1. Indian startups with major Chinese investments

As per a June 2020 report published by ETtech, ‘Funding for unicorns, smaller startups may be hit as India reinforces FDI wall’, Chinese investors have pumped in $3.9 billion in 2019, up from $2 billion in 2018. Chinese firms have invested in many Indian startups which are or were unicorns: (Startup: Investors) Zomato: Alibaba. Swiggy: Tencent, Hillhouse, etc. Ola: Tencent, Steadview, etc. Paytm: Alibaba. BigBasket: Alibaba, TR Capital. Flipkart: Steadview, Tencent. Oyo: Didi Chuxing. Byju’s: Tencent. Policybazaar: Steadview. Note: These startups may also have other investors.

2. India’s Import-Export Relations with China

China is India’s one of the leading trade partner and has accounted for over 5% of India’s total exports in the year 2019-20 and more than 14% of imports. Indian imports from China are approximately 5 times more than exports to China. That is, Indias runs a huge trade deficit with China. Smartphones, electronic appliances, pharmaceutical raw materials, chemicals and fertilizers, toys, iron and steel products, telecom equipment, plastic goods, apparel, paper, footwear are some of the Chinese exports to India.

3.World Trade Organization Rules

Can the Indian government ban Chinese products? The answer is no; because according to the rules made by the World Trade Organisation, it is not possible to impose an outright ban or full ban on imports from any country even though there are no diplomatic, regional, and trade relations with that country. Although the government can ban some Chinese products if it does not meet certain health and security criteria. Also, the import-substitution method cannot happen overnight.

4.Inflation

Indian market is a price-sensitive market. A product with the least price will prevail in the market. Consumers demand cheap and attractive products. Indian customers prefer cost over quality which is one of the main reasons that Chinese products are all over the Indian market. So if the Chinese products are boycotted/banned in India, inflation rates will rise because Indian products are costlier than Chinese products. This is because China has cheap labor, land, and electricity as compared to India.

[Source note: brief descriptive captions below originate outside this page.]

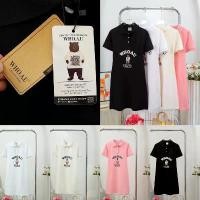 ราคา POLO DRESS WHOAU เดรสผู้หญิงคอปก พร้อมส่ง 4 สี เสื้อผ้า Clothing Women ชุด ปาร์ตี้ งาน ป้าย one k สูท แฟชั่น ชุดเดรสใส่ไปงานแต่ง ช ุ ด เ ด ร ส ส า ว อ ว บ พ ร า ง ห ุ ่ น (1731309609695152453)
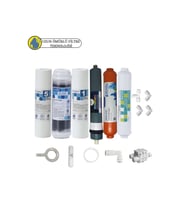 Purefer Açık kasa Çif sedimentli Sertifikalı 6li Platinium mebran  mineralli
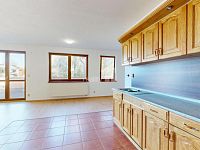 Pronájem bytové jednotky 4+kk, 170m2, Senožaty, okres Pelhřimov  - 3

5.India’s dependency on China for raw materials

China is the top manufacturer in the world. Almost 20% of global output comes from China. This means 1 out of 5 items manufactured globally comes from China. In India itself, there are innumerable goods made by Indian companies but are heavily dependent on China for inputs that are raw materials. From small pills too big machines, almost three fourth of all the things that we use today may be made in India but contain Chinese raw materials. In short, we are heavily dependent on China for raw materials.

6.Drugs & Pharmaceuticals

India makes 22% of generic medicines in the world. But almost 70% of chemicals and other raw materials required comes from China. Most of the drugs we use are turned into pills in India, but at least two-thirds of the active pharmaceutical ingredient in it is imported from China. For example, recently, Hydroxychloroquine (HCQ) that has been widely used for treatment and prevention of COVID-19 is manufactured in India, the majority of Indian formulation makers currently are dependent on China for the active pharmaceutical ingredient (API) to form the drug.

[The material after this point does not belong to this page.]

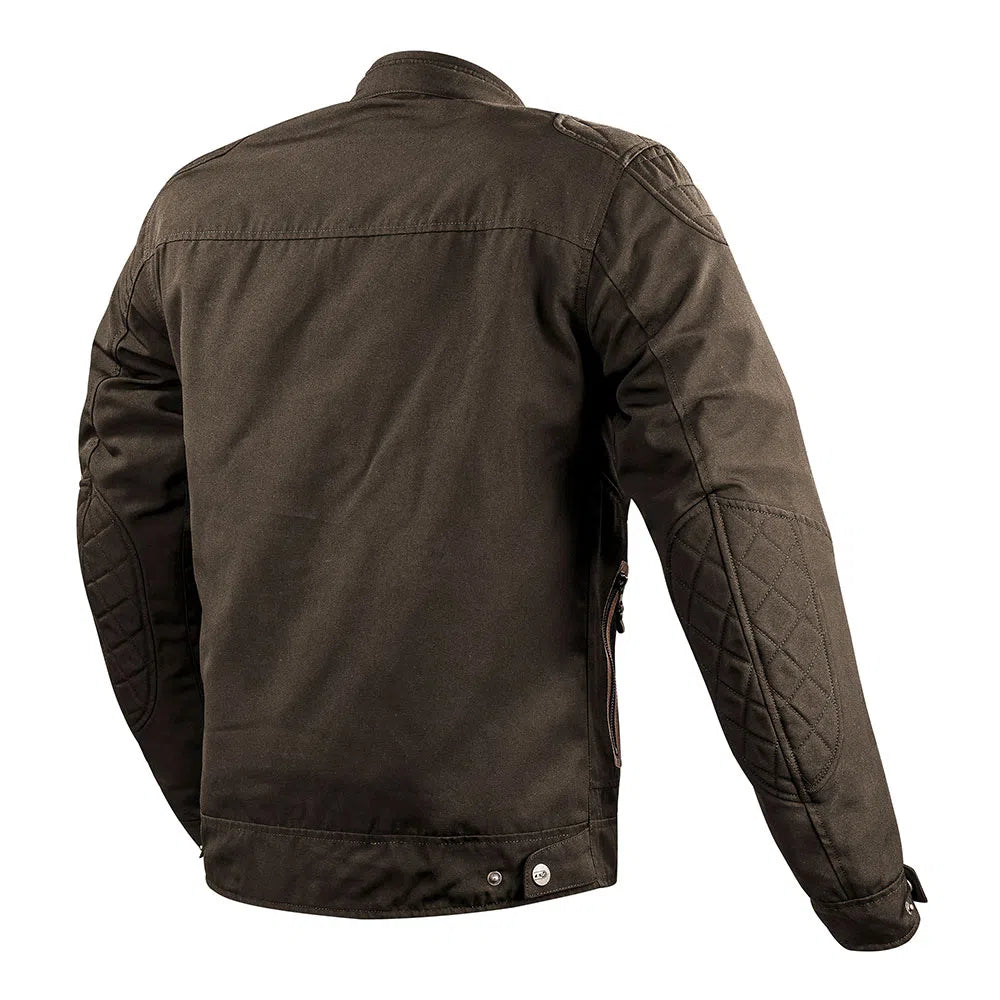 JAQUETA LS2 BULLET MARROM - Imagem 2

7. Massive Growth of Chinese Investment in India

As per the paper published by Ananth Krishnan for Brookings India, the Chinese investments in India amounted to $1.6 billion till 2014. In another three years, it grew five-fold to $ 8 billion. Chinese companies Lany, Longi Solar & CETC are expected to invest $3.2 billion in renewable energy in India. Chinese companies have entered into auto, real estate, and several other sectors. In the Indian phone market, the top four out of five mobile brands are Chinese. Xiaomi, the market leader, has seven factories in India and plans to invest more than $ 500 million to expand its retail presence here.